EXERCISE OBJECTIVE: From the line below that contains "Tanzania, site B07, 2012-10-19" to the line that contains "label granularity: sequence-level", repeat every line exactly, both ends included, and nothing else.
[DATA FOR THE TASK — start]
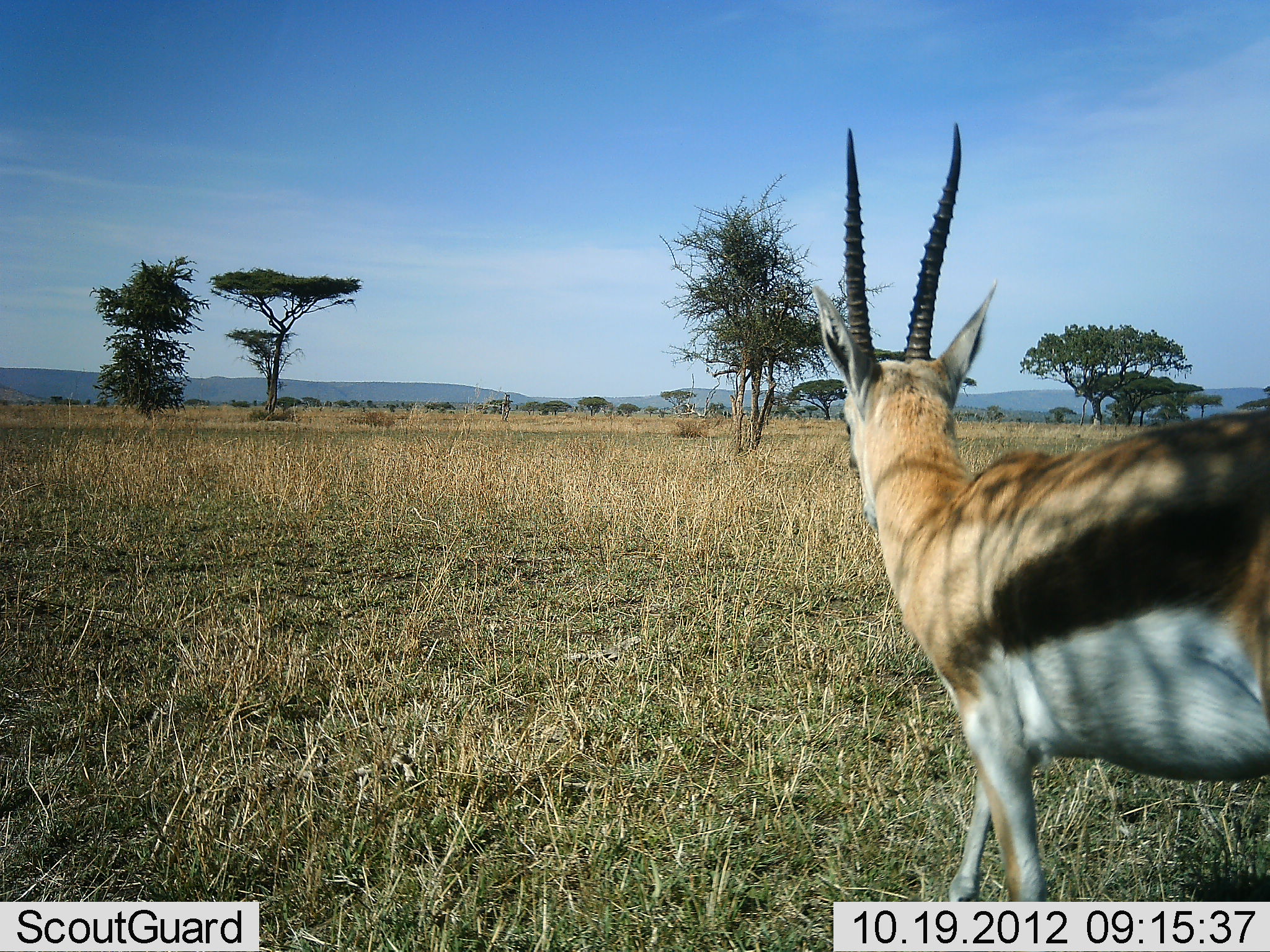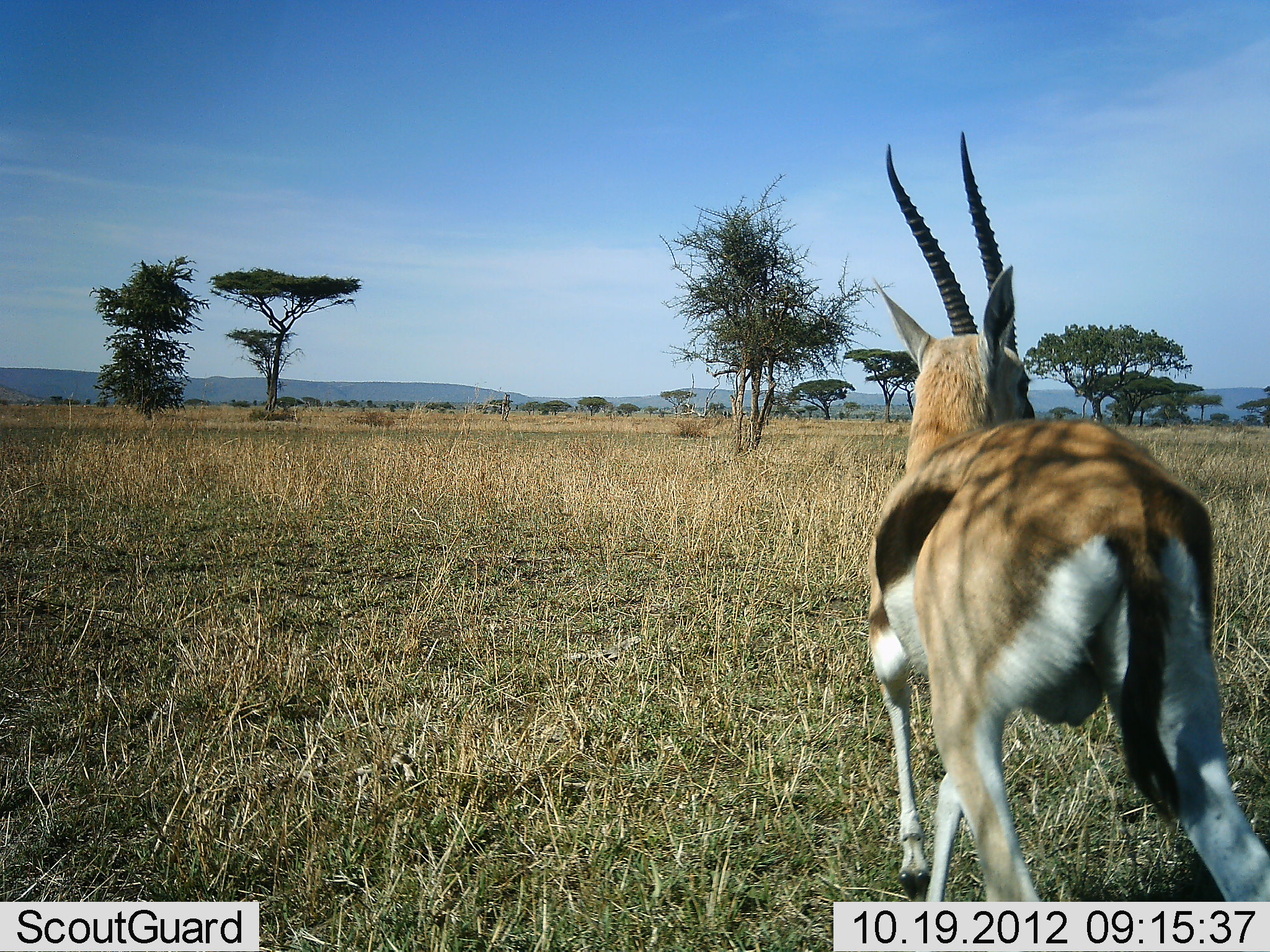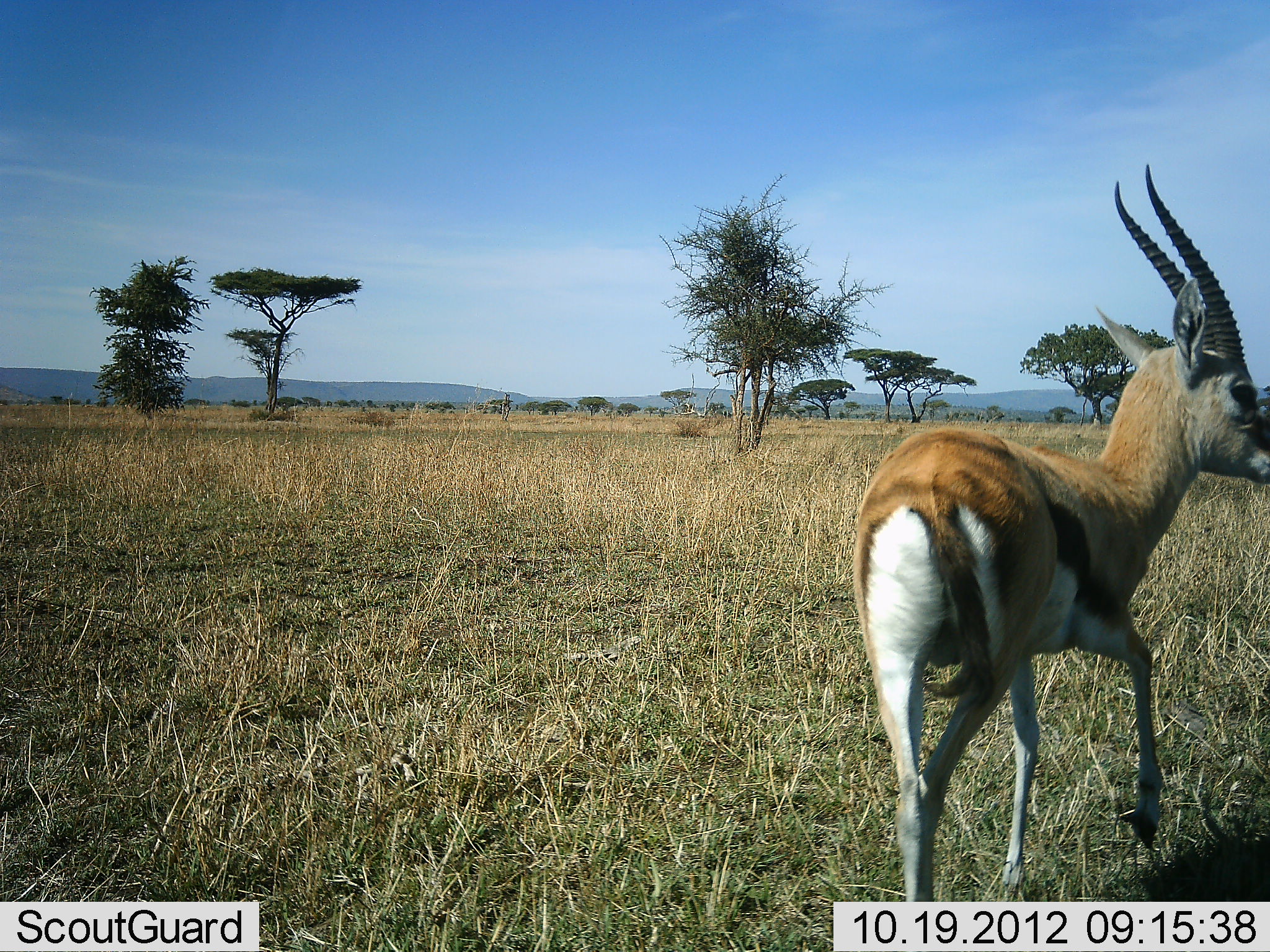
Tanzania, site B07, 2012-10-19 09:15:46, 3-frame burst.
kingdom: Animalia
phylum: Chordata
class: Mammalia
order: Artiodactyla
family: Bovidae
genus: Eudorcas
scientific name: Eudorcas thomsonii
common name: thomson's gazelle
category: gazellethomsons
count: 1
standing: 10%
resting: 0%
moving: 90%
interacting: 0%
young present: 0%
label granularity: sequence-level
[DATA FOR THE TASK — finish]
[DATA FOR THE TASK — start]
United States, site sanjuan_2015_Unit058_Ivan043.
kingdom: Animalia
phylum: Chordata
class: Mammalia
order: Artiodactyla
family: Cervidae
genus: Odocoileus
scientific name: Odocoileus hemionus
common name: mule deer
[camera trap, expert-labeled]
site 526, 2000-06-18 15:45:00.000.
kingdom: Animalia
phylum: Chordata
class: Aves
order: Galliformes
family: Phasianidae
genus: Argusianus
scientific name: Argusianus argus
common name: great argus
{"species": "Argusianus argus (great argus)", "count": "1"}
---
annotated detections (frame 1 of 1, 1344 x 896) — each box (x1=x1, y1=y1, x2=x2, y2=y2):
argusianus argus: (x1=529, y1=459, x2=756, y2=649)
[DATA FOR THE TASK — finish]
EXERCISE RESULT:
Tanzania, site B07, 2012-10-19 09:15:46, 3-frame burst.
kingdom: Animalia
phylum: Chordata
class: Mammalia
order: Artiodactyla
family: Bovidae
genus: Eudorcas
scientific name: Eudorcas thomsonii
common name: thomson's gazelle
category: gazellethomsons
count: 1
standing: 10%
resting: 0%
moving: 90%
interacting: 0%
young present: 0%
label granularity: sequence-level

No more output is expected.